In most cases, you only need a simple swap to the highly selective JEFFTREAT3 ULTRA solvent, which was developed jointly by Shell and Huntsman Corporation, and a change to Criterion Catalysts & Technologies’ C-834 high-activity, low-temperature SCOT catalyst, without hardware alterations. The new solvent can achieve deep decreases in H2S emissions while maximising CO2 slippage; absorbs H2S at higher temperatures compared with MDEA, which eliminates the need for a solvent refrigeration system; and provides robust performance compared with formulated MDEA, even with line burner/fuel gas co-firing designs, as it handles CO2 better. The new catalyst increases the destruction of organic sulphur compounds at low operating temperatures.

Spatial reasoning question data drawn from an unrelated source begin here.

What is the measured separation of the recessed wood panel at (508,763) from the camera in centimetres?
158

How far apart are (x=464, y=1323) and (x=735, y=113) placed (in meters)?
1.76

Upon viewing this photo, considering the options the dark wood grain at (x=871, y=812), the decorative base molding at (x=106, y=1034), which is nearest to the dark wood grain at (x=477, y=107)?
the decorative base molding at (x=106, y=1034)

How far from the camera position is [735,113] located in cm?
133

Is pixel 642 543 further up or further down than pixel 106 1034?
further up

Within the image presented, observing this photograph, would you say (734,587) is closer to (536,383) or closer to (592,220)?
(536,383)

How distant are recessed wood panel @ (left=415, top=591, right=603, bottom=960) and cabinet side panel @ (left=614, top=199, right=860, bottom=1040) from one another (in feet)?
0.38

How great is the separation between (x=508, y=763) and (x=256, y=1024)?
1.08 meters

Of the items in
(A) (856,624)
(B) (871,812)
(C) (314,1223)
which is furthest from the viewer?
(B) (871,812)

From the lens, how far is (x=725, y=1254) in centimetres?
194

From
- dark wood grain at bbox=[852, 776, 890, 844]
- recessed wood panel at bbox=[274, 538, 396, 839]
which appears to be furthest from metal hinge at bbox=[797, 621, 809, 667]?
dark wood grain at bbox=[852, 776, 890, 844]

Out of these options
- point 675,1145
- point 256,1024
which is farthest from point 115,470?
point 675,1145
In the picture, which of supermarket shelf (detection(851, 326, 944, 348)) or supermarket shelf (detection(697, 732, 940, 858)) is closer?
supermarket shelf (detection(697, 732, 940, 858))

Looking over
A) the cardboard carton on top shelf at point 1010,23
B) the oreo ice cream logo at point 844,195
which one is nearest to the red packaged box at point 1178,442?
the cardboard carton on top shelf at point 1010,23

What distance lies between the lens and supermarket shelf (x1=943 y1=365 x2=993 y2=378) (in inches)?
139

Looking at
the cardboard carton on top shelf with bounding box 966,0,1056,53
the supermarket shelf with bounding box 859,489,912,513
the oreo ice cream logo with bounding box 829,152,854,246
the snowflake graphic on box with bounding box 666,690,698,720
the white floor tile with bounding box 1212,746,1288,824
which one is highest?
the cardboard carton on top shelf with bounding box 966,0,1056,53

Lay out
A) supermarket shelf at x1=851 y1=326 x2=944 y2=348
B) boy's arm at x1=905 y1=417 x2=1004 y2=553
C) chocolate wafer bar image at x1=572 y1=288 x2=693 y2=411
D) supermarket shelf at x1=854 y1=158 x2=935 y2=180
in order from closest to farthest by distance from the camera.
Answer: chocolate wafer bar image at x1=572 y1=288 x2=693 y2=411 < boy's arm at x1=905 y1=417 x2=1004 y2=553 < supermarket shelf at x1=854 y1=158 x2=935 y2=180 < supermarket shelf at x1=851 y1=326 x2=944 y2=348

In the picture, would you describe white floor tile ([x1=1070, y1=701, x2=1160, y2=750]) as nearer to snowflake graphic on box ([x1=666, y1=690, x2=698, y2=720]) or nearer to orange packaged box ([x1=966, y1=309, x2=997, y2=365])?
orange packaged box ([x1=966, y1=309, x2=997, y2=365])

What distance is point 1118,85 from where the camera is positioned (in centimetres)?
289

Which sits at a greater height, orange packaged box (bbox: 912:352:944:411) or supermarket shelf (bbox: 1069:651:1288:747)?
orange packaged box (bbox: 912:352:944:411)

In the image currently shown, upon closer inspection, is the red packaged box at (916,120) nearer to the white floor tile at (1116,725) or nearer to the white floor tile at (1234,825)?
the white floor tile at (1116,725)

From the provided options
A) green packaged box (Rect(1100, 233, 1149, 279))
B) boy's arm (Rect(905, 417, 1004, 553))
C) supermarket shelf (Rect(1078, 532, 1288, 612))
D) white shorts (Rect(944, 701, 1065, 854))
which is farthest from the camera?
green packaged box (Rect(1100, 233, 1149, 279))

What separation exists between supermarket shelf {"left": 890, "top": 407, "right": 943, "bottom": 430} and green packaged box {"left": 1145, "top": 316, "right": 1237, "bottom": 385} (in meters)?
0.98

Table 1. Upgrade option feasibility.

Option Variables Capacity, %base SO2 emissions: 250-MG/NM3 : Solvent flow, %base SO2 emissions: 250-MG/NM3 : Feasibility SO2 emissions: 150-MG/NM3 : Solvent flow, %base SO2 emissions: 150-MG/NM3 : Feasibility
1 Increase front-end pressure 110 110 Yes 113 No
2 Low-level oxygen enrichment 120 102 Yes 105 Yes
3 Both 1 and 2 130 115 No 118 No

Table 2. Upgrading with the SCOT ULTRA process.

Option Variables Capacity, %base SO2 emissions, MG/NM3 Solvent flow, %base Feasibility
1 Increase front-end pressure 130 250 72 Yes
2 Low-level oxygen enrichment 110 150 73 Yes
3 Both 1 and 2 130 150 75 Yes

In this example, Option 1 with the SCOT ULTRA process achieves 130% SRU capacity with only 72% of the solvent flow for the high SO2 emissions regime (Table 2). Option 3 is also feasible with 130% SRU capacity and 75% solvent flow for the low SO2 emissions regime.

Further analysis shows that using the SCOT ULTRA process in a new tail gas treating unit for a Middle East SRU has the potential to cut a 25-year life-cycle cost to 71% of the equivalent cost using formulated MDEA without cooling.4 In this case, operating costs are halved.

The SCOT ULTRA process is one of a suite of technical solutions with the potential to help turn IMO 2020 to your advantage. If you have not already begun to prepare, the SCOT ULTRA process may represent a quick way to boost sulphur recovery while cutting operating costs.

Key takeaways

  • IMO 2020 specifications mean that high-sulphur fuel oil may soon be worth less than crude oil.
  • A suite of bottom-of-the-barrel sulphur recovery options is available, including a range of brownfield solutions for increasing sulphur-processing capacity.
  • The Shell SCOT ULTRA process is a solution that can be implemented quickly through a solvent and catalyst swap, without hardware changes in most cases, to help you to debottleneck SRU capacity with low oxygen enrichment.
  • The Shell SCOT ULTRA process can cut solvent circulation to 70–75% of the base design, which can potentially reduce operational costs by 50%, mostly through lower reboiler duty (steam consumption).

1 SCOT is a trademark owned by the Shell group of companies.

2 Amine acid gas at 50°C, 0.75 barg and 100 t/d, composed of 95.5 mol% H2S, 4.05 mol% carbon dioxide (CO2) and 0.45 mol% hydrocarbons, and sour water stripper acid gas at 80°C, 0.8 barg and 15 t/d, composed of 62.4 mol% H2S, 2.4 mol% CO2, 34.4 mol% ammonia and 0.8 mol% hydrocarbons (dry basis).

3 JEFFTREAT is a registered trademark of Huntsman Corporation or an affiliate thereof in one or more, but not all countries.

4 Analysis based on a Middle East refinery with a 220-t/d capacity SRU that needs a new tail gas treating unit with a 25-year life to handle an absorber feed gas with 2.5 mol% H2S and 0.8 mol% CO2. The treated gas must have <200 ppmv H2S to meet a 500-mg/Nm3 SO2 emissions limit. Low- and high-pressure steam costs $3.6/t and $5.8/t respectively, and power costs $0.035/kWh. The cost of cooling the solvent from 60 to 42°C is $0.05/m3.